Les libéraux avaient promis, lors de la dernière campagne électorale, d’améliorer les services aux Canadiens.

Résoudre ces problèmes logistiques nécessite souvent des engagements de dépenses à long terme, mais cette mission n’est pas souvent considérée comme prioritaire par les politiciens, car elle peut être difficilement perceptible par les électeurs. Toutefois, les libéraux estiment que la satisfaction des citoyens à l’égard des services numériques est liée à la confiance qu’ils accordent aux gouvernements.

Nulle part ailleurs la question des systèmes désuets n’est plus prononcée qu’à Emploi et Développement social Canada, qui supervise les prestations liées à divers programmes sociaux comme l’assurance emploi, la Sécurité de la vieillesse et les allocations pour les enfants.

Des modifications aux programmes sociaux fédéraux

Le gouvernement a déjà apporté plusieurs changements aux programmes sociaux fédéraux, ce qui a nécessité de nombreuses modifications aux systèmes informatiques. La note remise à M. Trudeau laisse entendre que les systèmes vieillissants peuvent poser des obstacles aux autres changements promis par les libéraux.

«Les futurs changements afin de continuer à fournir aux Canadiens des programmes et des services auxquels ils s’attendent devront tenir compte des pressions exercées sur les anciens systèmes informatiques qui sont confrontés à leur obsolescence et menacent de s’effondrer, peut-on lire dans la note. Ces plates-formes vieillissantes ne répondent pas à l’interaction numérique souhaitée et ne sont pas capables d’une automatisation complète.
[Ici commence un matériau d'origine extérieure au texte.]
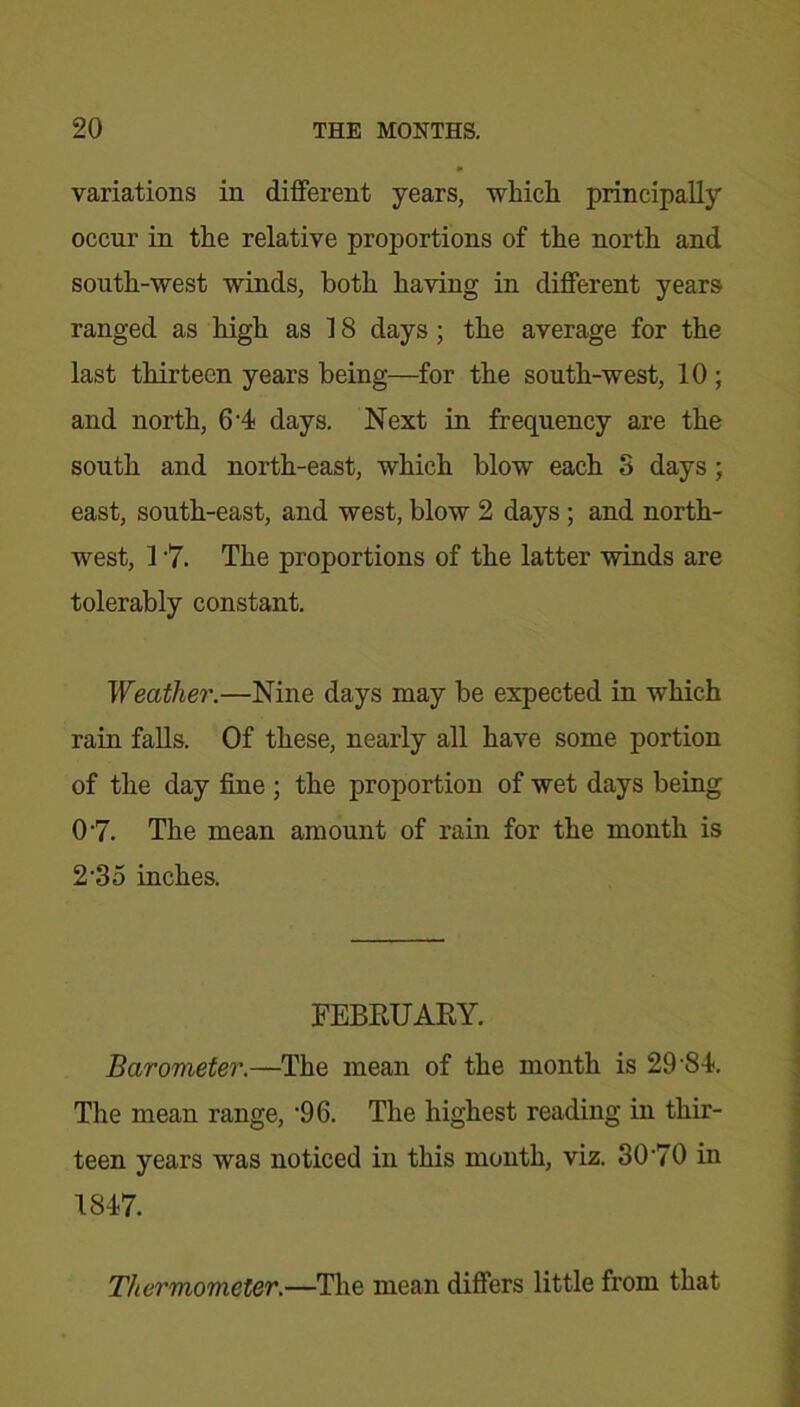 variations in different years, which principally occur in the relative proportions of the north and south-west winds, both having in different years ranged as high as 18 days ; the average for the last thirteen years being—for the south-west, 10 ; and north, 6 4 days. Next in frequency are the south and north-east, which blow each S days ; east, south-east, and west, blow 2 days ; and north- west, 1 '7. The proportions of the latter winds are tolerably constant. Weather.—Nine days may be expected in which rain falls. Of these, nearly all have some portion of the day fine ; the proportion of wet days being 07. The mean amount of rain for the month is 235 inches. FEBRUARY. Barometer.—The mean of the month is 29'SI. The mean range, '96. The highest reading in thir- teen years was noticed in this month, viz. 3070 in 1847. Thermometer.—The mean differs little from that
Elles ne sont donc pas en mesure de réaliser des économies grâce aux fonctions de soutien.»

Par exemple, le système qui gère la Sécurité de la vieillesse est presque aussi vieux que ceux qui atteignent maintenant l’âge d’en bénéficier.

Un document distinct indique que les mises à niveau prennent plus de temps que prévu en raison des retards d’approvisionnement et de la complexité des projets.

Les pressions financières proviennent en partie de l’exigence de maintenir les moyens existants plus longtemps que prévu, ajoute-t-on.

Souvent, les fonctionnaires n’ont pas cherché à mettre à niveau ces anciens systèmes tant qu’ils ont continué à fonctionner, explique André Leduc, vice-président des relations et des politiques gouvernementales à l’Association des technologies de l’information du Canada. Selon lui, la majorité des budgets informatiques servent à maintenir les anciens systèmes en marche, laissant peu de marge de manoeuvre pour déployer de nouveaux moyens technologiques comme l’infonuagique.

«Ils ne pèsent pas encore sur le bouton de panique, car il n’y a pas encore de panique, souligne-t-il. Il y a beaucoup d’inquiétude, à la fois au sein de la bureaucratie, au sein de la couche politique et au sein de l’industrie, au sujet de la nécessité de faire avancer ce dossier. Nous devons aider le gouvernement à se transformer numériquement.»